Monde

Ce Bangladais voulait faire fortune au Royaume-Uni: il vit l’enfer de l’esclavage moderne

Temps de lecture : 2 min

Parti du Bangladesh avec le rêve d’une vie meilleure, Abul Kamal Azad va connaître l’exploitation et la souffrance perdu dans les Highlands écossais.

 L'esclavage n'a pas encore totalement disparu | Balathasan Sayanthan via Flickr CC License by
L'esclavage n'a pas encore totalement disparu | Balathasan Sayanthan via Flickr CC License by

Du paradis à l’enfer. Quand Abul Kamal Azad, Bangladais de 31 ans, quitte son pays natal, sa femme et ses six enfants pour le Royaume-Uni en 2009, il est loin d’imaginer qu’il vient de s’enchaîner à un trafiquant aux pratiques démoniaques. The Guardian conte le calvaire d’Azad dès son arrivée sur le sol britannique. Promis à un poste de chef dans un restaurant d’une grande ville anglaise, il est envoyé dans les Highlands écossais, loin de tout, pour y jouer l’homme à tout faire dans un hôtel.

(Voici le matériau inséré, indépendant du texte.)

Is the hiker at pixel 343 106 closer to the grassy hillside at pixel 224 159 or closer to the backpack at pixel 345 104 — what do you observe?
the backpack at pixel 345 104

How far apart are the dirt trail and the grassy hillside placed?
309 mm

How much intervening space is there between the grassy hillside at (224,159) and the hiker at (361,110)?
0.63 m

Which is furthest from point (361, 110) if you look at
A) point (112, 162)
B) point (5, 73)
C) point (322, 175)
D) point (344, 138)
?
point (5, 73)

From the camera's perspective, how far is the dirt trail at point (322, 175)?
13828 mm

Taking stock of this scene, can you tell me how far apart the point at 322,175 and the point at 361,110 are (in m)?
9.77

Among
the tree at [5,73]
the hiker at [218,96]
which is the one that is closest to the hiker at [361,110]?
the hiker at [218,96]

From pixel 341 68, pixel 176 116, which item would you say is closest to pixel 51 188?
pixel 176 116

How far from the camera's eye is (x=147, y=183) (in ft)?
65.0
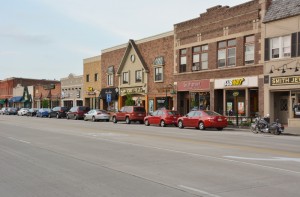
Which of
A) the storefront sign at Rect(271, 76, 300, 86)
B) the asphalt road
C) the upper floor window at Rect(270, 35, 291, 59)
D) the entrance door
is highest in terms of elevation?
the upper floor window at Rect(270, 35, 291, 59)

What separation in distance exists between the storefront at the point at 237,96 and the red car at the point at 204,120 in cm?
400

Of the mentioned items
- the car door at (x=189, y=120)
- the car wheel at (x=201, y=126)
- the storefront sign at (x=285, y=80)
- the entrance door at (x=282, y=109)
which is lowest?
the car wheel at (x=201, y=126)

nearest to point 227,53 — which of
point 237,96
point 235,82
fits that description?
point 235,82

Au Stewart Hotel, situé dans la commune d’Appin, il tombe sous le joug de Shamsul Arefin, également bangladais et propriétaire de l’hôtellerie. «Il a vu quelque chose en moi, je ne sais pas, une certaine vulnérabilité», se remémore Azad. Le contrat de chef tandoori tant attendu et ses 18.000 livres sterling annuelles (soit 23.000 euros) devient de l’exploitation sept jours sur sept à raison de vingt-deux heures de travail quotidien. Nettoyage, cuisine, jardinage, tout y passe. «J’étais le seul travailleur pour trente-sept chambres, détaille Azad. Il y avait un contrat, un visa, tout était officiel.»

Menaces

Rapidement, Azad est rejoint pas d’autres immigrés bangladais, qui connaîtront le même sort, comme 13.000 travailleurs à travers le Royaume-Uni, selon une esimation du gouvernement britannique en 2013. Au cours de ses accès de colère, Arefin gifle ses «employés», leur jette dessus de l’huile brûlante sans jamais les payer plus de 100 livres (130 euros) par mois. Au cœur de l’hiver rugueux des Highlands, les hommes sont condamnés à dormir dans une caravane délabrée, sans eau chaude ni chauffage.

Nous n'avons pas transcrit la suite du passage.